Natural flavonoid; aldose reductase

The purpose of this study is to evaluate the active properties of Thuja orientalis leaves for the treatment of diabetic complications. The ethyl acetate fraction showed a significantly higher inhibition both of recombinant human aldose reductase (rhALR2) inhibitory activity and advanced glycation endproducts (AGEs). The detected antioxidants (compounds 1–4) by online-HPLC-ABTS+ method and other three compounds were isolated using preparative RP-HPLC and Sephadex LH-20 column chromatography. Among the seven compounds, compound 4 (quercitrin) which was isolated from ethyl acetate fraction, was found to show inhibition for both forms of rhALR2 and AGEs. This compound also inhibited oxidative stress which was measured by Photochem® apparatus. In conclusion, the ethyl acetate fraction from T. orientalis demonstrated antioxidant activity as well as inhibitory effects on rhALR2 and AGEs. Quercitrin was shown to be the active compound and hence could be offered as an active material of standardization for the development of natural products for food or medicines [1].

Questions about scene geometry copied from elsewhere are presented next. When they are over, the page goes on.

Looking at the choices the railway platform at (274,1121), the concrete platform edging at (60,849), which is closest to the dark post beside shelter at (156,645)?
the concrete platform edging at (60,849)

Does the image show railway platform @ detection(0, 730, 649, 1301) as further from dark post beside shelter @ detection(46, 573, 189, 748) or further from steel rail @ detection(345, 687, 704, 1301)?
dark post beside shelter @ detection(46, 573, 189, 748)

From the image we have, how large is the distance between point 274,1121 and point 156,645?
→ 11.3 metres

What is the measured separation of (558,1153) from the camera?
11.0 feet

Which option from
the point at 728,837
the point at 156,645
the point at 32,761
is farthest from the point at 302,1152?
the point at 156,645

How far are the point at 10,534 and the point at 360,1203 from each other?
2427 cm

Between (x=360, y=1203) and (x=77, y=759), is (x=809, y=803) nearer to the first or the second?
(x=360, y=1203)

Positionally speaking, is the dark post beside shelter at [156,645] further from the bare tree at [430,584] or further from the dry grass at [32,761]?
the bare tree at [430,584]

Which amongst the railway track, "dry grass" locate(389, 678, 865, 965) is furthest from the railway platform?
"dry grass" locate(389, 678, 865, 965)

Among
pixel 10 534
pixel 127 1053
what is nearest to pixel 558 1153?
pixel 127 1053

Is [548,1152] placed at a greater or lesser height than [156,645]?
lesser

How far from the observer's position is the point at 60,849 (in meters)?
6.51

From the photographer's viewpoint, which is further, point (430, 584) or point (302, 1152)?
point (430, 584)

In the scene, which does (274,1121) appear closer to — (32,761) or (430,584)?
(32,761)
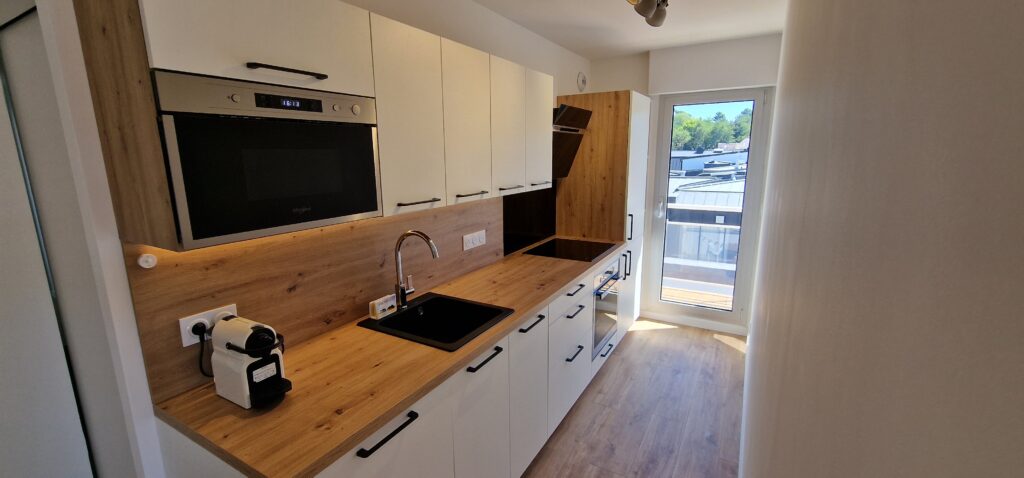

Measurement of rhALR2 activity. rhALR2 activities were assayed spectrophotometrically by measuring the decrease in absorption of NADPH at 340 nm over a 5 min period with DL-glyceraldehyde as a substrate [Sato and Kador, 1990]. Each 1.0 mL cuvette contained equal units of enzyme, 0.10 M sodium phosphate buffer (pH 6.2), 0.3 mM NADPH with or without 10 mM substrate and inhibitor. The concentration of inhibitors giving 50% inhibition of enzyme activity (IC50) was calculated from the least-squares regression line of the logarithmic concentrations plotted against the residual activity.[1]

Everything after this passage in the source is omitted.